* **Work instruction**: All lines up to and including the one that contains "Subanesthetic ketamine (0.25-0.8" are to be transcribed exactly, starting from the first line of the records.

Entries provided START

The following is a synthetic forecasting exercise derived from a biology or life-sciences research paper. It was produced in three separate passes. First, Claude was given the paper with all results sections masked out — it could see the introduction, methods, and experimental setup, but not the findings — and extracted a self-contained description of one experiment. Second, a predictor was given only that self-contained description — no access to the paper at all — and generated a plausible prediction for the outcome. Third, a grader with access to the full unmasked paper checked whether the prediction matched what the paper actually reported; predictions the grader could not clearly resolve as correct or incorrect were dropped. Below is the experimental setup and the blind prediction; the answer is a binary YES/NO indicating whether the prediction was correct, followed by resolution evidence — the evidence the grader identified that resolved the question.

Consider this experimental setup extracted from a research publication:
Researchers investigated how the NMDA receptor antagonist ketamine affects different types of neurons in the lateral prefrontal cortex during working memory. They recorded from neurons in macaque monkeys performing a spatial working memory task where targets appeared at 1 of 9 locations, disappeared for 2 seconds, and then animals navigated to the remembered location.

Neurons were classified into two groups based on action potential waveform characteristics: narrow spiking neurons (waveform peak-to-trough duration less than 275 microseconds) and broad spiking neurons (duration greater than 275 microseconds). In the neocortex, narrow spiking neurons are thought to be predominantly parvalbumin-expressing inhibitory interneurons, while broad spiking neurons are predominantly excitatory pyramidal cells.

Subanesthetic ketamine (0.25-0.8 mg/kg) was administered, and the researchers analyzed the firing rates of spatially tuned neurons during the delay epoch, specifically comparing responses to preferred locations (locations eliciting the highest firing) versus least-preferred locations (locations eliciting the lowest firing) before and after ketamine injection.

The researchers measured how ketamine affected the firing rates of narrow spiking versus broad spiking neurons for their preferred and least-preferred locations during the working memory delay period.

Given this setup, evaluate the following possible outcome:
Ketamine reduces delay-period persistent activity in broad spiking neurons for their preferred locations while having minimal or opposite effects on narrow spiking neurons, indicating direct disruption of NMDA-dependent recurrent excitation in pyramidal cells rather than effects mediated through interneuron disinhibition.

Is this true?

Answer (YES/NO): NO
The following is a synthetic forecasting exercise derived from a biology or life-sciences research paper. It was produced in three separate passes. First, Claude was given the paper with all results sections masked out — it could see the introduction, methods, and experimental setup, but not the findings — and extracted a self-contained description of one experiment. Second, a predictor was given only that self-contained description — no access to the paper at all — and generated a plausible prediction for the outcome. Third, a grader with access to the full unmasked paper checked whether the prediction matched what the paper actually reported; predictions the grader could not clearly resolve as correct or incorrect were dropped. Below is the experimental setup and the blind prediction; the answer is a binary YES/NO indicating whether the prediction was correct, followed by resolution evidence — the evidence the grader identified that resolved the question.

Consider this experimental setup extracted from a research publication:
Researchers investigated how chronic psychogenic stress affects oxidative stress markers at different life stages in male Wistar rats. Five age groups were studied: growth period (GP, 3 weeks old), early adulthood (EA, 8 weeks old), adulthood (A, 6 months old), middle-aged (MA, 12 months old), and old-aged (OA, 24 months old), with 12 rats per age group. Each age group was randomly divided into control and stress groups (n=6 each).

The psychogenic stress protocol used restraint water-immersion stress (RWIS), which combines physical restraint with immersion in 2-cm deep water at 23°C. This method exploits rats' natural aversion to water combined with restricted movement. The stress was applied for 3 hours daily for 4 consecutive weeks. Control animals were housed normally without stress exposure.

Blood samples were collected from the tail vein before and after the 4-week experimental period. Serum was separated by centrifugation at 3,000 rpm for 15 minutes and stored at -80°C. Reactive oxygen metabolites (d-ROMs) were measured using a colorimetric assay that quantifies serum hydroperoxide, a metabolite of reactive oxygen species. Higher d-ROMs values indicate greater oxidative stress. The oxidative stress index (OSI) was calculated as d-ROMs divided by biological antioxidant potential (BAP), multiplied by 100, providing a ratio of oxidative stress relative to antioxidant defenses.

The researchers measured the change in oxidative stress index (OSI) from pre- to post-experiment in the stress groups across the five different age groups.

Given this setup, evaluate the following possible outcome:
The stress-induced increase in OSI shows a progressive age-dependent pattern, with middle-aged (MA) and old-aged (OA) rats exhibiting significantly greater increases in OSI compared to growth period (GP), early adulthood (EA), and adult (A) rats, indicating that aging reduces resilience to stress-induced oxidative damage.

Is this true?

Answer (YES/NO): NO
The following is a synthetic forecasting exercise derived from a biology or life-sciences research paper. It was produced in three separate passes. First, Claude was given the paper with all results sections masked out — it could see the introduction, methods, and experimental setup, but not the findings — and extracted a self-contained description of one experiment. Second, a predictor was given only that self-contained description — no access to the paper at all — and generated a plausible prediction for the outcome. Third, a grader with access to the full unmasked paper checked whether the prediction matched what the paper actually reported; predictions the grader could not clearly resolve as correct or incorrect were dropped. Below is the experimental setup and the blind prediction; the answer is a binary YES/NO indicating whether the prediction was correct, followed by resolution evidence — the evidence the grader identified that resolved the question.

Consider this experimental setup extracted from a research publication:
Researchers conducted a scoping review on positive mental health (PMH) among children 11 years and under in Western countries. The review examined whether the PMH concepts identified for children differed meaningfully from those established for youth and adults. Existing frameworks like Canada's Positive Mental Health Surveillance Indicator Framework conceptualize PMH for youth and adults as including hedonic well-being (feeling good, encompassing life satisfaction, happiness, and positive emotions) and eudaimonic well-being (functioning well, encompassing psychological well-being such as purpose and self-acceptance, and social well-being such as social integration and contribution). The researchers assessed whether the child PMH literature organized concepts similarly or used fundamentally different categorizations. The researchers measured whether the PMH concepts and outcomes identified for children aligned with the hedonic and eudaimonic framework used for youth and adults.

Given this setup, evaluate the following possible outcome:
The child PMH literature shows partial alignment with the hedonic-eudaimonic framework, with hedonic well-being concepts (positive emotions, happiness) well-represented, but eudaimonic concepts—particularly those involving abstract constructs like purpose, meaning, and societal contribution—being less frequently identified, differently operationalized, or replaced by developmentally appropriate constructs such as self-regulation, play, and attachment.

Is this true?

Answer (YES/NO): NO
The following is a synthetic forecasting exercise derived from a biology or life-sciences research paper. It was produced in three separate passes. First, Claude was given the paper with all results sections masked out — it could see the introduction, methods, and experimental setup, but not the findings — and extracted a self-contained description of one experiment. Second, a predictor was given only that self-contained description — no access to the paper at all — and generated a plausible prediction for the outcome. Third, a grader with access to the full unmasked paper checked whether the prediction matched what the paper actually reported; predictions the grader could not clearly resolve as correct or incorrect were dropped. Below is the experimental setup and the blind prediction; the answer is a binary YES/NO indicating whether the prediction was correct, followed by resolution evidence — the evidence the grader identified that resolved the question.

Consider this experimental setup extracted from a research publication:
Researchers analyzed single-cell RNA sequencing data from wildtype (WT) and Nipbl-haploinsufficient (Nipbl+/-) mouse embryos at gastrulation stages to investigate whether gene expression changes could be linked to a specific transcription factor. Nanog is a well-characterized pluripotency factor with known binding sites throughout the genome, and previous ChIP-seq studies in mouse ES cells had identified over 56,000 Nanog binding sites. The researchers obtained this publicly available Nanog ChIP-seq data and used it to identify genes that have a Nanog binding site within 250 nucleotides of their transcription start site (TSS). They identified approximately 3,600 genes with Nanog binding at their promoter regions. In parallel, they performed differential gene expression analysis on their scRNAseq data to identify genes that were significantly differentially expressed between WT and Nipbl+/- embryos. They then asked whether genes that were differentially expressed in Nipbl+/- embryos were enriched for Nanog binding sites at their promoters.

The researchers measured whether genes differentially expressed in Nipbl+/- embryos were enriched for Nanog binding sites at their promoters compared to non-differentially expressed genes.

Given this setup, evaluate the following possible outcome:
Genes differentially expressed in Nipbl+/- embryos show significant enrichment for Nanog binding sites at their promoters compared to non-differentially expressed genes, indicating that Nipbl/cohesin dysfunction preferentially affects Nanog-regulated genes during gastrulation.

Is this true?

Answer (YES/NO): YES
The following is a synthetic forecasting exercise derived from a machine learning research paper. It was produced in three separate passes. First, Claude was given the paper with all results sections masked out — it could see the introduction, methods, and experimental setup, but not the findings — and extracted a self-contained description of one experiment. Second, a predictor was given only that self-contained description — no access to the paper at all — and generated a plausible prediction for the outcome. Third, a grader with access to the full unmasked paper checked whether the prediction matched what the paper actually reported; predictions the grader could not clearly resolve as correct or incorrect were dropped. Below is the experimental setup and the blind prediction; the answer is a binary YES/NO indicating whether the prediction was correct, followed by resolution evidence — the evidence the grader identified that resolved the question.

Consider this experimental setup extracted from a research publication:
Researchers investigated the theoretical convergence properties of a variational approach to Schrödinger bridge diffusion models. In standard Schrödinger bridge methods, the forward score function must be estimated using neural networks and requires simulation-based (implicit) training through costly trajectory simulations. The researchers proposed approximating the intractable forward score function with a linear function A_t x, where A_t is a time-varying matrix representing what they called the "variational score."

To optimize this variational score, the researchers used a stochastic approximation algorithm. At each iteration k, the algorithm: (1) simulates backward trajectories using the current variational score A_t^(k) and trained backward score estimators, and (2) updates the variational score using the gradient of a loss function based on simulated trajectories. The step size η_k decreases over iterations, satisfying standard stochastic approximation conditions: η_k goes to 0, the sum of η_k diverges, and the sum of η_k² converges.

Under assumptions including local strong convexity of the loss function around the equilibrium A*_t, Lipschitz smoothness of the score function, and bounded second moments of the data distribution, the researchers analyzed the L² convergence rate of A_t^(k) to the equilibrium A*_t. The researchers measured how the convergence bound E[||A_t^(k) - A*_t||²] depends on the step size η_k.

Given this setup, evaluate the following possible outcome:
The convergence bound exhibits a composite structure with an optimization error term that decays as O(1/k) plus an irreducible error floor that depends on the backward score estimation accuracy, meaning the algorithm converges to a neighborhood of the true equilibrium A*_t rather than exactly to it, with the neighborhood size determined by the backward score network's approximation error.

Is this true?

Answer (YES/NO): NO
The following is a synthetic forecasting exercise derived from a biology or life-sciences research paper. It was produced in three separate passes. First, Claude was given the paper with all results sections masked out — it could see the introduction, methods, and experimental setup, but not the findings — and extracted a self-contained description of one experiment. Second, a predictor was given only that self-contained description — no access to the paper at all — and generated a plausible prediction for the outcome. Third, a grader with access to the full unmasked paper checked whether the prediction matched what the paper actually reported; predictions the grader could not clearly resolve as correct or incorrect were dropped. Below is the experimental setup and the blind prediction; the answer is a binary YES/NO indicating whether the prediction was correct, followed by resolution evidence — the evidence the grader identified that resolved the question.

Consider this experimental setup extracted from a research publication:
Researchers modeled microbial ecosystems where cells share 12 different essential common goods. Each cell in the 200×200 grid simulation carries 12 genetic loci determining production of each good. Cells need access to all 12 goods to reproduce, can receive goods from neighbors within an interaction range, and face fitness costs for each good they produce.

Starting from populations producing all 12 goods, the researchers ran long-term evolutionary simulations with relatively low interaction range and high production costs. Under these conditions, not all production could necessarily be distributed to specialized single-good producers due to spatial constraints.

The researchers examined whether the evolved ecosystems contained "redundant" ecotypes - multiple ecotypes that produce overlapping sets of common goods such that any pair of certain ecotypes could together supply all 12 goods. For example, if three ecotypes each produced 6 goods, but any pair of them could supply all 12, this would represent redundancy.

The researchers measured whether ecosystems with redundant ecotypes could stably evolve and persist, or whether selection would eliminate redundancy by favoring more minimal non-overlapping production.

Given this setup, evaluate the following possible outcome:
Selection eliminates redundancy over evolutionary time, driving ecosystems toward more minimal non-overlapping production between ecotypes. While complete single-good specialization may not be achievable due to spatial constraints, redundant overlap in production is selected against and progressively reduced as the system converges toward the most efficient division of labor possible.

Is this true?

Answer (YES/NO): NO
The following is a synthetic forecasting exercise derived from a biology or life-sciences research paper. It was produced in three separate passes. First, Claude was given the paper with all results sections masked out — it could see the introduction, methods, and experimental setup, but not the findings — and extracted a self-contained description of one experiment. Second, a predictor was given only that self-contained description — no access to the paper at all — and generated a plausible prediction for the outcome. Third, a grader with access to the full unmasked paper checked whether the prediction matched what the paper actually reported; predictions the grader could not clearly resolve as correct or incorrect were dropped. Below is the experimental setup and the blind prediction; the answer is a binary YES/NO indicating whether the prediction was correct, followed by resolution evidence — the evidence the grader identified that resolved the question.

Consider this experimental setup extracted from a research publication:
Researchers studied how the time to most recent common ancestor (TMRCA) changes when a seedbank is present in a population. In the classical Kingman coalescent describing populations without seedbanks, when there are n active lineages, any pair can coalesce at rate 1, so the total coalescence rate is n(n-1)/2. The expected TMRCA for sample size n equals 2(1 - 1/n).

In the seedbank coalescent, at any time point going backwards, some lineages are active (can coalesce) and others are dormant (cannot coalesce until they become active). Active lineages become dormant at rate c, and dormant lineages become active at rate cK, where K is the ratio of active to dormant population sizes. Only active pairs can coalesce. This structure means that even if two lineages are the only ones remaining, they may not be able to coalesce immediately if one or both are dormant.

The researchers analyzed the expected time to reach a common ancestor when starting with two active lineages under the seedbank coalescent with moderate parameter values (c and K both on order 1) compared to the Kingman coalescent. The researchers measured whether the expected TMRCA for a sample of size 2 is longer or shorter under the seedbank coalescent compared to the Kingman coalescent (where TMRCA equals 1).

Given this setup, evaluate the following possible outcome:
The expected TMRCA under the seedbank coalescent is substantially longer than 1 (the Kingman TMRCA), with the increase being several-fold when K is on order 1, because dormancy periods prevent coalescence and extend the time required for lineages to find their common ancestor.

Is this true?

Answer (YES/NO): YES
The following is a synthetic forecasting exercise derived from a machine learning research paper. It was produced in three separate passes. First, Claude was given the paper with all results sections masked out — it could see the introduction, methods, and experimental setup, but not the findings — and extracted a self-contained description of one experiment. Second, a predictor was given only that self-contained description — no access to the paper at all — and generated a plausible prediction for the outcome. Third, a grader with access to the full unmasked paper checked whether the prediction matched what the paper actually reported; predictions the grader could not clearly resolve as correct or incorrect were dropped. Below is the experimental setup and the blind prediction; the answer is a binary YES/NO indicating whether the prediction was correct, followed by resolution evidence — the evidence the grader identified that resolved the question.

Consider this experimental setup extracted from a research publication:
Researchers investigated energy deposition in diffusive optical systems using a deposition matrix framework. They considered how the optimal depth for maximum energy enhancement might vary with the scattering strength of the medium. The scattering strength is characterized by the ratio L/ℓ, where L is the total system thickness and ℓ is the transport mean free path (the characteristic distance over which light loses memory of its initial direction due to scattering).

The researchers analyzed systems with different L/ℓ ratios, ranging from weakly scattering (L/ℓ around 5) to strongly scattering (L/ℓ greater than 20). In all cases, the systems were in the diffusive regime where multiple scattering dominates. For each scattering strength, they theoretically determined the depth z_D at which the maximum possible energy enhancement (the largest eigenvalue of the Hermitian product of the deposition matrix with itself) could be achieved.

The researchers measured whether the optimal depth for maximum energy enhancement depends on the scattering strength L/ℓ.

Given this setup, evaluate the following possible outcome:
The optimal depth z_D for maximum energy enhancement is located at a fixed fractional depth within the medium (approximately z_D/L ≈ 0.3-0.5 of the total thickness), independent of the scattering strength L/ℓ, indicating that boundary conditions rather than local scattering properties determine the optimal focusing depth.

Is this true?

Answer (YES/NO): NO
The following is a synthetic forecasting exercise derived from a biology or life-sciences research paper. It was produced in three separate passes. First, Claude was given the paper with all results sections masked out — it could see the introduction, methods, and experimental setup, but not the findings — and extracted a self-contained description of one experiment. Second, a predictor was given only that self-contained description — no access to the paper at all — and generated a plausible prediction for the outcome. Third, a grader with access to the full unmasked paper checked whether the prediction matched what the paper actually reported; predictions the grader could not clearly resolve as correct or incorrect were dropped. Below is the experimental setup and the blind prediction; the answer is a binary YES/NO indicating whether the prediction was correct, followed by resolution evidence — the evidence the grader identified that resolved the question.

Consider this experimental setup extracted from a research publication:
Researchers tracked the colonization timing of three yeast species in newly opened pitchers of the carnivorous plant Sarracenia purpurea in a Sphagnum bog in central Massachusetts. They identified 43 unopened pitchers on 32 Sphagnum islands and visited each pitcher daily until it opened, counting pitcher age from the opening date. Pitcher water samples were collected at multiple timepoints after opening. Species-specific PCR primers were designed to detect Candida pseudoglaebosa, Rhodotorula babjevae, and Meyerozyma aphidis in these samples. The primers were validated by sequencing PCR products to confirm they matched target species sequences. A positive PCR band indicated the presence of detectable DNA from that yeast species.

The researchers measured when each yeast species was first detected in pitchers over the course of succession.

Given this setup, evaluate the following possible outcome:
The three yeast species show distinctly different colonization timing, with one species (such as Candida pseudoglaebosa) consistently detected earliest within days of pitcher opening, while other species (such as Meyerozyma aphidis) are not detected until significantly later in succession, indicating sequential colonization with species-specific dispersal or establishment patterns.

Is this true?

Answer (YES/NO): YES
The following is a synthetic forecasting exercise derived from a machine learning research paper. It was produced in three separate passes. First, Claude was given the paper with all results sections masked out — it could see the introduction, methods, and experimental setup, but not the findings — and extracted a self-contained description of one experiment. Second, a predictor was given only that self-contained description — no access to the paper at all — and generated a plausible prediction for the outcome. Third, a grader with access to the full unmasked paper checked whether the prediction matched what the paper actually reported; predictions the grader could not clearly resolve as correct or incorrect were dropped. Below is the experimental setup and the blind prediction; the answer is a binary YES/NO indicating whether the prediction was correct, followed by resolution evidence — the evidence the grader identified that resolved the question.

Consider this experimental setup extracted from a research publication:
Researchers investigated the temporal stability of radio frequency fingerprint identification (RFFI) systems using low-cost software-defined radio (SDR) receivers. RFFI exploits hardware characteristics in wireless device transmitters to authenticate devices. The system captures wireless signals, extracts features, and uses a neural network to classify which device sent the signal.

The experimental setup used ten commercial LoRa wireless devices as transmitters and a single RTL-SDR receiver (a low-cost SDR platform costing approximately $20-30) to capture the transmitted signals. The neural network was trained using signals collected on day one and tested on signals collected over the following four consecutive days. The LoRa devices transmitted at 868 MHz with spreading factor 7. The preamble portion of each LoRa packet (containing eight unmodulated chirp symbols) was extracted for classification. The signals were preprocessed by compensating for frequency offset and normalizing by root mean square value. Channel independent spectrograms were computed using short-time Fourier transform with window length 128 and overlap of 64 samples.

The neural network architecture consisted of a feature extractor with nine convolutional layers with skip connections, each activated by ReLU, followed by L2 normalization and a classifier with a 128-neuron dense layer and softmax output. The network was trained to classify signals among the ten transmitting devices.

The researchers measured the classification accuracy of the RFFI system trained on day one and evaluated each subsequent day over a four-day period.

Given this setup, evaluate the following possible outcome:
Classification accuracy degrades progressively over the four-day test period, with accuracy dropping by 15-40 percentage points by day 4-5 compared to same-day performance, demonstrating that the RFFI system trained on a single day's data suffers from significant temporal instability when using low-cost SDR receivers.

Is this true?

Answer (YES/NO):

Entries provided END

* **Answer section**:
The following is a synthetic forecasting exercise derived from a biology or life-sciences research paper. It was produced in three separate passes. First, Claude was given the paper with all results sections masked out — it could see the introduction, methods, and experimental setup, but not the findings — and extracted a self-contained description of one experiment. Second, a predictor was given only that self-contained description — no access to the paper at all — and generated a plausible prediction for the outcome. Third, a grader with access to the full unmasked paper checked whether the prediction matched what the paper actually reported; predictions the grader could not clearly resolve as correct or incorrect were dropped. Below is the experimental setup and the blind prediction; the answer is a binary YES/NO indicating whether the prediction was correct, followed by resolution evidence — the evidence the grader identified that resolved the question.

Consider this experimental setup extracted from a research publication:
Researchers investigated how the NMDA receptor antagonist ketamine affects different types of neurons in the lateral prefrontal cortex during working memory. They recorded from neurons in macaque monkeys performing a spatial working memory task where targets appeared at 1 of 9 locations, disappeared for 2 seconds, and then animals navigated to the remembered location.

Neurons were classified into two groups based on action potential waveform characteristics: narrow spiking neurons (waveform peak-to-trough duration less than 275 microseconds) and broad spiking neurons (duration greater than 275 microseconds). In the neocortex, narrow spiking neurons are thought to be predominantly parvalbumin-expressing inhibitory interneurons, while broad spiking neurons are predominantly excitatory pyramidal cells.

Subanesthetic ketamine (0.25-0.8 mg/kg) was administered, and the researchers analyzed the firing rates of spatially tuned neurons during the delay epoch, specifically comparing responses to preferred locations (locations eliciting the highest firing) versus least-preferred locations (locations eliciting the lowest firing) before and after ketamine injection.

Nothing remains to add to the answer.